◆ **Extracted text**:
========================================
Repeated detection. Red indicates the correct bounding boxes, and blue indicates the repeated bounding box.
Our method takes RGB images as input, which are conveyed to object stream and pixel stream respectively. The object stream detects the candidate region based on a convolution network. The convolution network is used to detect the heatmaps of corner locations of the candidate regions. In the process of detecting the heatmaps, we draw lessons from attention mechanism. Its core goal is to select the information that is more critical to the current task from a lot of information, and reach an agreement with our goal of finding the key points in the picture. And attention mechanism is also well used in the object detection task. For example, the last ImageNet champion model: SENet [65], proposed a new convolution operator, which learns new feature map from input feature map through convolution kernel. AC-FPN [66] designs a new network structure, which is called attention oriented context feature pyramid network. By fusing multiple different receptive field features, the network structure not only increases the receptive field of objects, but also makes use of the context information of objects. In addition, DSC [44] is used for shadow detection task. For each feature grid, the information of its surrounding grid can be obtained, so as to distinguish the shadow. Each corner has its own embedding vector. By matching the embedding vectors of the top-left corner and the bottom-right corner, whether the two corners belong to the same object can be determined. Pixel stream uses the vehicle lights segmentation image to assist the candidate regions which are generated in the object stream to get more accurate bounding boxes.
Our proposed nighttime vehicle detection method includes two important parts: 1) Object Stream; and 2)Pixel Stream. They are described in detail in this section.
Object stream
The object stream is used to detect the candidate regions in the nighttime image. The structure of object stream is similar to that of CornerNet. The features of the original image are extracted by backbone(Hourglass) network, and then the features pass Direction Attention Pooling to obtain direction perception feature. And then, the direction perception features pass a ReLU layer and a convolution layer to obtain three branches. They are heatmaps for locating corner key points, embeddings for pairing and offsets for position calibration, respectively. The procedure shown in Fig. 3.

The main structure of object stream. The features are processed separately into three branches for different usages: generating the heatmaps, extracting embeddings and predicting offsets.
========================================
◆ **Data segment**:

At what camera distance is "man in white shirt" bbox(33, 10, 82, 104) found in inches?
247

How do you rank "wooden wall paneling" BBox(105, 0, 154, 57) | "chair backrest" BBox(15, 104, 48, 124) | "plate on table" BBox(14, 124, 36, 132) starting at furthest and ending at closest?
========================================
◆ **What to do**: Condense the paragraph of the nighttime vehicle detection excerpt that begins "The object stream is used to detect" into a short bulleted list that keeps its main facts.

◆ **Task output**:
- The object stream detects candidate regions in the nighttime image, and its structure resembles that of CornerNet.
- A backbone (Hourglass) network extracts features from the original image.
- Direction Attention Pooling turns these features into direction perception features.
- A ReLU layer and a convolution layer then produce three branches: heatmaps for locating corner key points, embeddings for pairing, and offsets for position calibration.